La trampa del servicio personalizado: lo que parece tu mejor producto es lo que mas te limita

Cuanto más personalizado es tu servicio, más depende de ti y menos puede crecer sin agotarte. El servicio que te da orgullo puede ser el techo de tu.

El servicio personalizado tiene una promesa irresistible. Cada cliente es único. Cada entrega está hecha específicamente para esa persona. Nadie recibe lo mismo. Es el producto más diferenciado que existe.

Y también es el modelo más difícil de escalar, el más agotador de sostener, y el que más rápidamente te convierte en el cuello de botella de tu propio negocio.

No porque el servicio personalizado sea malo. Sino porque la mayoría de emprendedores que lo ofrecen lo construyen de una forma que lo hace insostenible a partir de cierto volumen. Y ese volumen suele llegar antes de que te hayas dado cuenta del problema.

¿Cuándo el servicio personalizado se convierte en trampa?

Cuando el tiempo que dedicas a cada cliente no puede reducirse sin que baje la calidad percibida. Cuando cada nuevo cliente empieza desde cero y no hay ningún elemento reutilizable. Cuando no puedes alejarte del negocio una semana porque los clientes dependen de tu disponibilidad directa.

Si te reconoces en alguna de estas, no tienes un servicio personalizado. Tienes un trabajo a tiempo completo que a veces factura más que un trabajo a tiempo completo, pero que tiene todos sus problemas y ninguna de sus protecciones.

El servicio personalizado extremo es el modelo que más satisface al ego del emprendedor. Porque cada entrega es tuya. Tiene tu huella. El cliente lo nota y te lo agradece. Y ese agradecimiento, que con TDAH tiene mucho peso porque es validación inmediata y concreta, refuerza el modelo aunque el modelo no sea sostenible.

El problema de orgullo que nadie nombra

Hay una conversación que muy pocos emprendedores se permiten tener consigo mismos. La conversación sobre si lo que hacen con orgullo es también lo que deberían seguir haciendo.

El servicio personalizado da orgullo. Eso no está en discusión. La pregunta es si ese orgullo te está costando crecer de una forma que no te destruya.

Porque si para mantener la calidad del servicio personalizado necesitas trabajar cincuenta horas semanales, y eso es insostenible a largo plazo, y no puedes bajar las horas sin bajar la calidad, y no puedes subir los precios lo suficiente para compensar, entonces el servicio que más orgulloso te hace es el que te tiene atrapado.

No digo que lo abandones. Digo que vale la pena mirarlo con honestidad. ¿Qué parte del servicio es realmente personalizada? ¿Qué parte parece personalizada pero en realidad sigue un patrón que podrías sistematizar sin que el cliente notara la diferencia?

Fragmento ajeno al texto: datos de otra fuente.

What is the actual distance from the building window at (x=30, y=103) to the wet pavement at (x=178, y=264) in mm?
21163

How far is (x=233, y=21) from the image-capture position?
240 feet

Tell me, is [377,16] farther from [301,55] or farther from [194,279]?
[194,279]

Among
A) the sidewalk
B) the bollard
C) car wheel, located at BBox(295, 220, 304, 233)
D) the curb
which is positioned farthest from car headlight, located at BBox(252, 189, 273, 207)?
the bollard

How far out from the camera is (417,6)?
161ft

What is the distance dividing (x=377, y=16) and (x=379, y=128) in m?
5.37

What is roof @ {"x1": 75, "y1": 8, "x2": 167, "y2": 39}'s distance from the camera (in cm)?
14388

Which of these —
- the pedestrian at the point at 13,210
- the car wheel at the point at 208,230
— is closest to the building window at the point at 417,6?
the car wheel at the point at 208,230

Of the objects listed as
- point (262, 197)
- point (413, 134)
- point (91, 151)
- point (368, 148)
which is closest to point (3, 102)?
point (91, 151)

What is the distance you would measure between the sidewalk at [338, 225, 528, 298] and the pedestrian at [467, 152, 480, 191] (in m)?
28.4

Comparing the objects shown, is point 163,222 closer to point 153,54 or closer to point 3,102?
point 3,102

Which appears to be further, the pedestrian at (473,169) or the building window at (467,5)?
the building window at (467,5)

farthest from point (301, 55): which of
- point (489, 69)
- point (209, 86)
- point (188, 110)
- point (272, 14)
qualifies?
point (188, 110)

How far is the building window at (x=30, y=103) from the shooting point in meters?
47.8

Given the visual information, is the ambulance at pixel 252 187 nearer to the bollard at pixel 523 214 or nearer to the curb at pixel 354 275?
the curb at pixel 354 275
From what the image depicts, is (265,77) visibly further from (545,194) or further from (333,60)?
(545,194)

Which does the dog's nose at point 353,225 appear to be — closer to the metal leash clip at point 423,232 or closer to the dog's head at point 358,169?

La mayoría de servicios "completamente personalizados" tienen entre un sesenta y un ochenta por ciento de elementos comunes. El diagnóstico inicial. La estructura de seguimiento. Los recursos que entregas. El proceso de feedback. Todo eso puede tener un sistema. Lo que queda después de sistematizar eso es lo genuinamente único. Y eso sí merece que tu tiempo y atención vayan ahí.

Qué significa sistematizar sin despersonalizar

No significa tratar a todos los clientes igual. Significa tener un proceso claro para la parte que es igual en todos y dejar espacio para la parte que es distinta.

Un médico no rehace toda la historia clínica de cero con cada paciente. Tiene un formulario, un proceso, una estructura. Lo que es personalizado es el diagnóstico y el tratamiento, no el proceso de obtener la información que necesita para hacerlos.

Tu servicio puede funcionar igual. La estructura es el sistema. El contenido dentro de la estructura es la personalización.

Y cuando tienes esa separación clara, puedes escalar la estructura sin escalar tu tiempo. Puedes atender más clientes con el mismo tiempo, o el mismo número de clientes con menos tiempo. Las dos opciones mejoran tu negocio.

La trampa del servicio personalizado no es el servicio. Es la negativa a ver qué partes de ese servicio no necesitan ser personalizadas.

Y esa negativa suele venir del mismo sitio que otros errores que ya he descrito antes en el post sobre delegar sin perder el control. El miedo a que si no lo haces tú, exactamente como tú lo harías, la calidad baja.

Emprender con TDAH es un deporte de riesgo en el que nadie te da manual.